My offer still stands… give me a Debian stretch machine with root rights and which is accessible for me via SSH and the public via 80/443 ... and I'll set up a APT repo for you. All you guys need to do is: drop the packages there... and advertise it. I'm sure everyone will use it and one can just phase out the downloads website (at least for deb/rpm).

btw: such a machine should have some disk space (since I'd suggest that we put just all packages into the archive, so people can also downgrade if they want - my own APT repo has packages going back to 1.8 or when you started to make .debs)...

If it makes thing going I'd even try (no promises for success) to set up a YUM repo (the necessary stuff, createrepo, is packaged in Debian)... cause I guess I'm not the only dCache admin which hates downloading and distributing packages on n nodes.

calestyo commented 6 years ago

Oh and btw: If you now trust X.509, you could simply put any OpenPGP key on the website for download. Anyone who trusts X.509 and it's thousands of CAs now, will have no reason for lesser trust in the OpenPGP key downloaded from there. :-)

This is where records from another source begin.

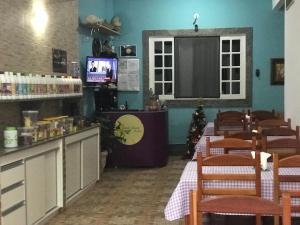 Um restaurante ou outro lugar para comer em Pousada Vicente Riocentro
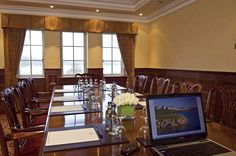 Executive Boardroom: A private meeting room for up to 12 delegates with views over 'Cygnets Rest', the 18th hole of The Faldo Championship Course.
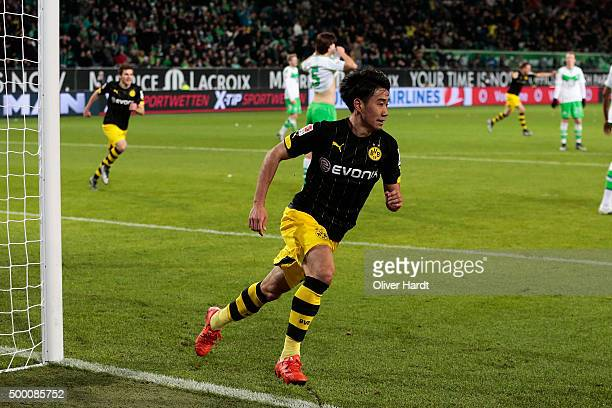 Shinji Kagawa of Dortmund celebrates after scoring their first goal during the First Bundesliga match at between VfL Wolfsburg and Borussia Dortmund...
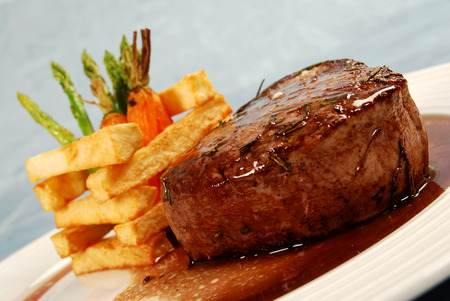 Fillet of beef with rosemary, wine sauce, thick cut fries and vegetables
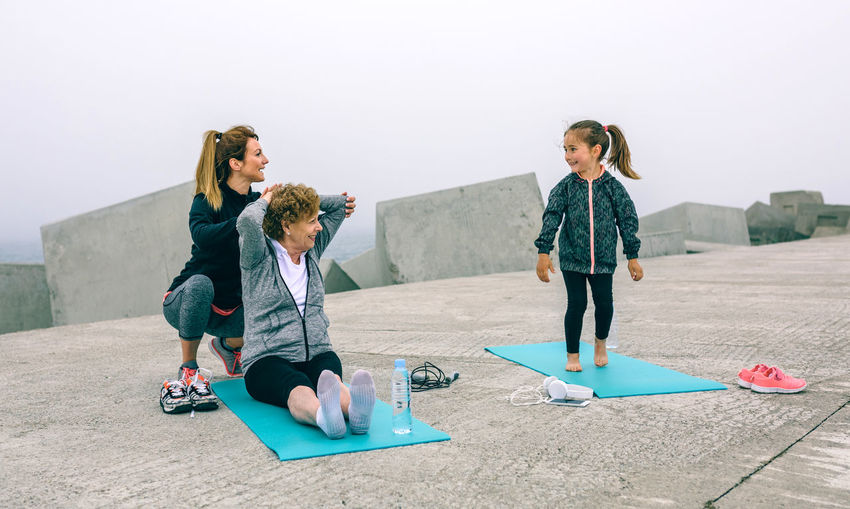 Young woman training girl and senior woman by sea pier Exercising Happiness Happy Horizontal Modern Pier Trainer Vitality Woman Active Caucasian Female Fitness Girl Healthy Lifestyles Mature Women Outdoors People Real People Sea Sport Sportswear Stretching Three People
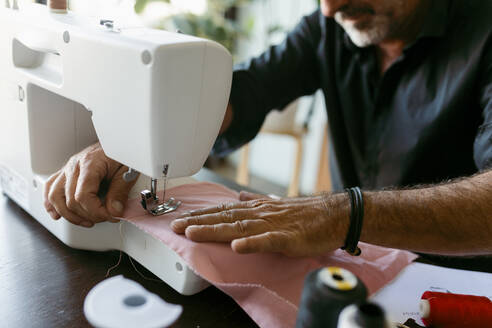Male costume designer sewing fabric while working in studio - VABF03698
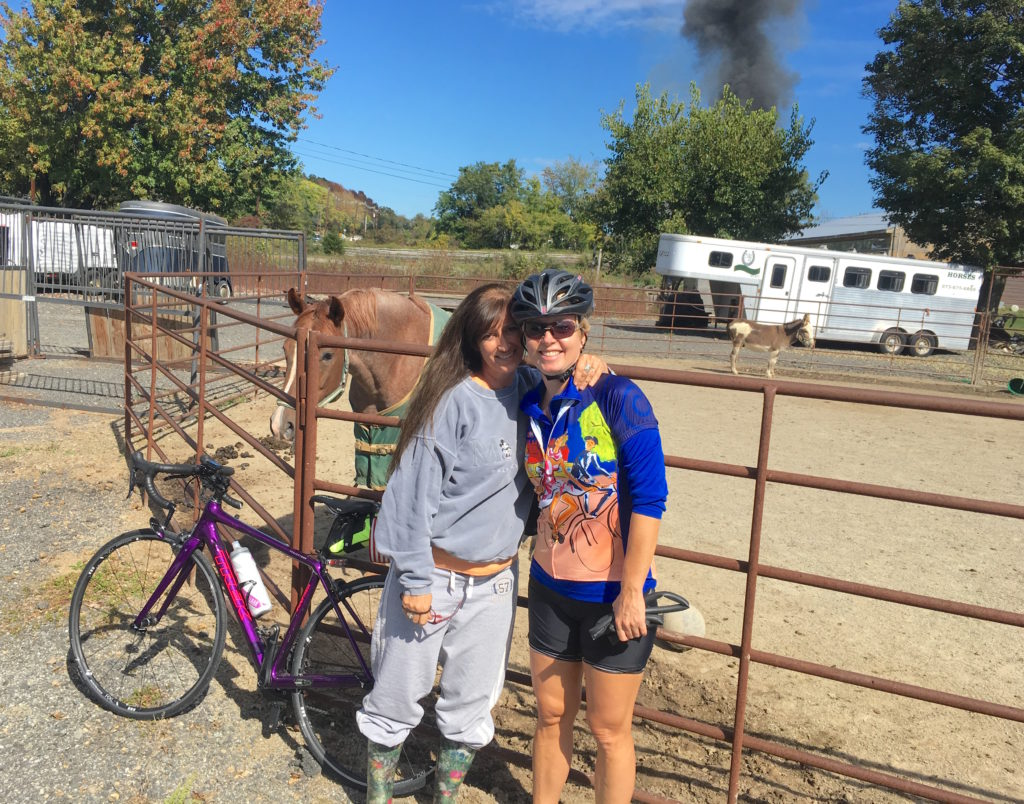 My girl Lorine gave me a good squeeze (with the fire raging in the distance). After this quick photo she went to relocate the neighbor's horses who were near the fire.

calestyo commented 6 years ago

ping @jstarek

rptaylor commented 5 years ago

I agree that the RPMs should be signed (this is generally universal practice for software these days).

The initial distribution of the public GPG key should not be too hard. Just make it available for download on the website and attest its authenticity by disseminating the fingerprint of the key (preferably the full-length fingerprint) in multiple trusted independent channels, e.g. via HTTPS on the dcache.org website, verbally and in person and on slides at dCache workshops, by email on the dCache mailing list, a broadcast from the EGI Operations portal (which I believe requires authn based on the DN of your browser's cert and authz based on your role in GOCDB) (note, although the broadcast is delivered by email it can also be viewed over HTTPS on the portal) , etc.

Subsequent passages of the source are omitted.